### Scraped caption text data
╔══

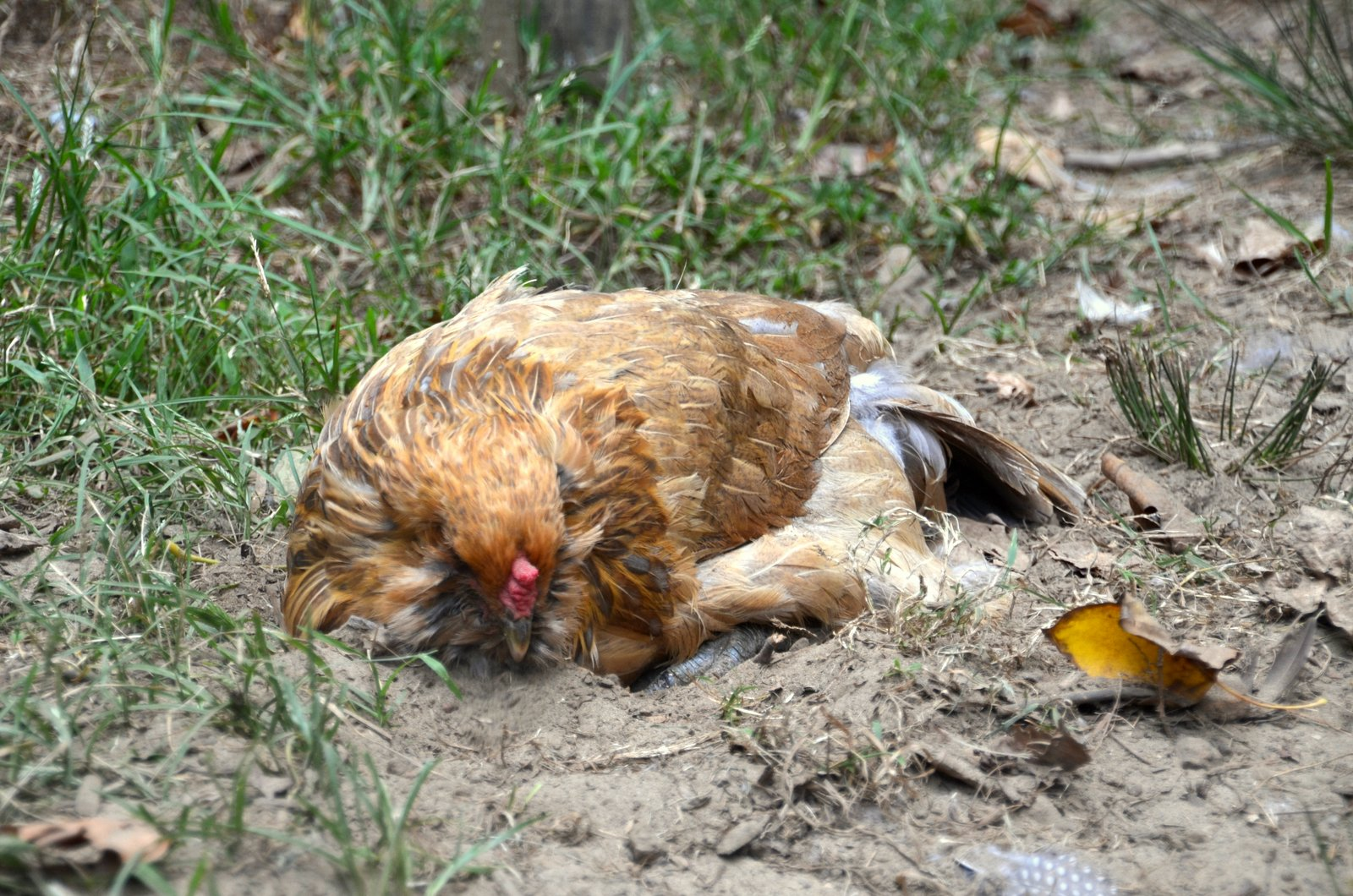 dust-baths-for-chickens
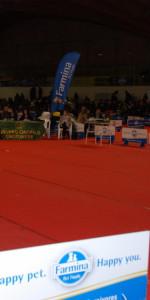 Grande successo per la VI Esposizione nazionale Canina a Cirò Marina (1)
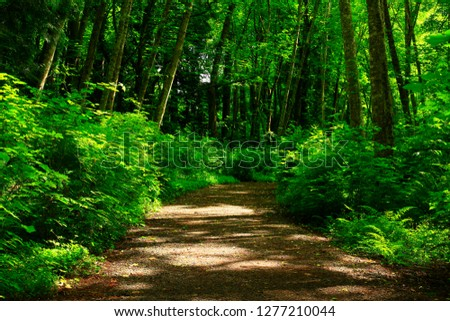 a picture of an exterior Pacific Northwest forest hiking trail #1277210044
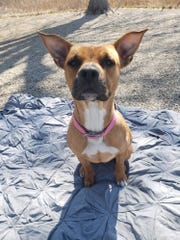 Lola is a one-year-old boxer mix looking for a home.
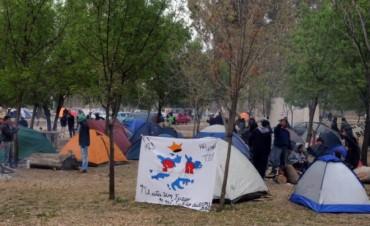 Indio en Olavarría: pueden anotarse para ofrecer alojamiento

╚══

### WHAT TO PRODUCE
Would you set down each line of the data exactly, with no images included?

### ANSWER BOX
 dust-baths-for-chickens
 Grande successo per la VI Esposizione nazionale Canina a Cirò Marina (1)
 a picture of an exterior Pacific Northwest forest hiking trail #1277210044
 Lola is a one-year-old boxer mix looking for a home.
 Indio en Olavarría: pueden anotarse para ofrecer alojamiento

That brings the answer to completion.